The request:
Rewrite the rows below with every "reading order" changed to "scan order" and everything else left unchanged, and leave out the pictures.

Data provided:

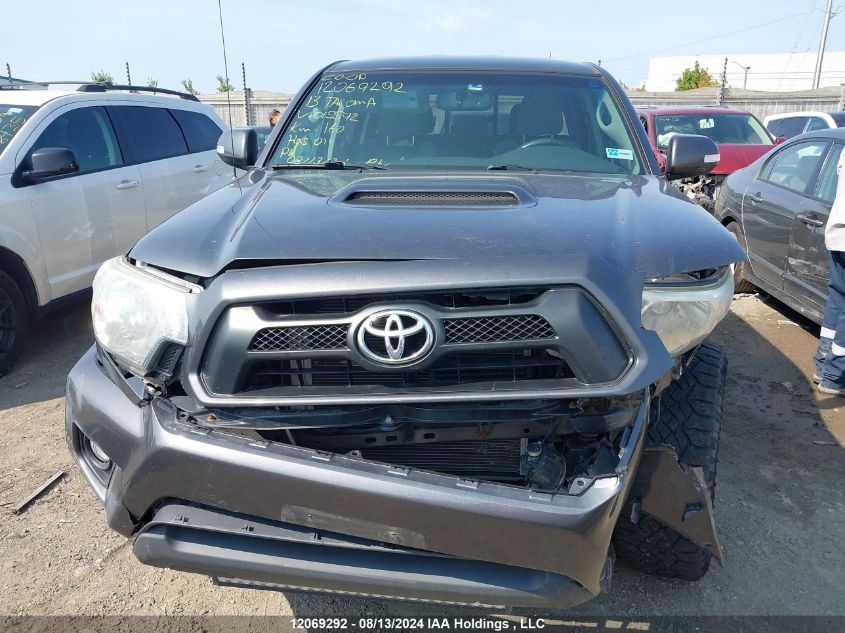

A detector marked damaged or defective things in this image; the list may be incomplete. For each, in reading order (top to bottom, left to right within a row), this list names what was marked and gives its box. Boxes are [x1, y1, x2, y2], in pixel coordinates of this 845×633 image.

broken headlight [91, 256, 199, 376]
damaged toyota tacoma [64, 58, 740, 608]
broken headlight [640, 266, 732, 358]
crumpled front bumper [67, 346, 648, 608]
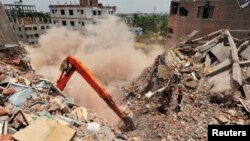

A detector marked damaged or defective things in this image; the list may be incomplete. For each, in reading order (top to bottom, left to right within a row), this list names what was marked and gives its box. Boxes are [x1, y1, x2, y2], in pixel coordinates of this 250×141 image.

damaged structure [167, 0, 250, 45]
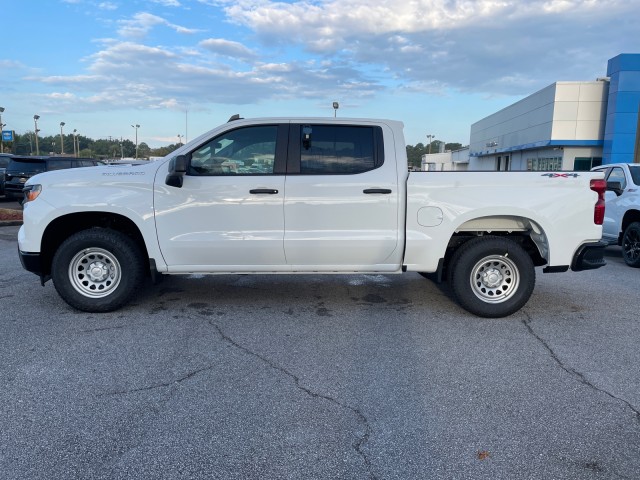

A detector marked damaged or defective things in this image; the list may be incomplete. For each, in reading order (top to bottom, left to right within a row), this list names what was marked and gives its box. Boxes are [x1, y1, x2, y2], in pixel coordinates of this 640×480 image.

cracked pavement [1, 226, 640, 480]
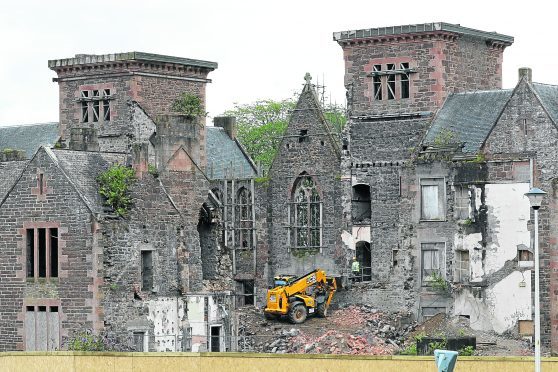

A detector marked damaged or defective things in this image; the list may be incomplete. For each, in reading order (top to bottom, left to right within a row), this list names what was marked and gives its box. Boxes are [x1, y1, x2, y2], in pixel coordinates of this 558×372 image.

damaged roof [0, 122, 59, 157]
damaged roof [206, 126, 258, 180]
damaged roof [426, 89, 516, 153]
damaged roof [532, 83, 558, 125]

Exercise result:
A detector marked damaged or defective things in this image; the list may be incomplete. For each, in scan order (top to bottom, left to right within a row), this list names what was marked and gives its box. Boxes are [x1, y1, x2, y2], in pixel coordinates of this 845×633 image.

broken headlight [91, 256, 199, 376]
damaged toyota tacoma [64, 58, 740, 608]
broken headlight [640, 266, 732, 358]
crumpled front bumper [67, 346, 648, 608]

A detector marked damaged or defective things in this image; the list may be incomplete. For each, in scan order (top to bottom, left to right within a row), this list names what was marked and gives its box. Boxes are [x1, y1, x2, y2], in pixel coordinates of this 250×141 image.

damaged structure [167, 0, 250, 45]

A detector marked damaged or defective things in this image; the list may be incomplete. For each, in scan order (top to bottom, left to right within a row), this list names what was marked and gives its box. Boxes are [x1, y1, x2, y2], in pixel coordinates of this 640×480 image.

cracked pavement [1, 226, 640, 480]

A detector marked damaged or defective things in this image; the list may be incomplete. For each, in scan order (top to bottom, left to right within a row), this list names what was marked and gives its box. Boxes are [x1, y1, x2, y2], in pixel coordinates of this 558×372 image.

damaged roof [0, 122, 59, 157]
damaged roof [206, 126, 258, 180]
damaged roof [426, 89, 516, 153]
damaged roof [532, 83, 558, 125]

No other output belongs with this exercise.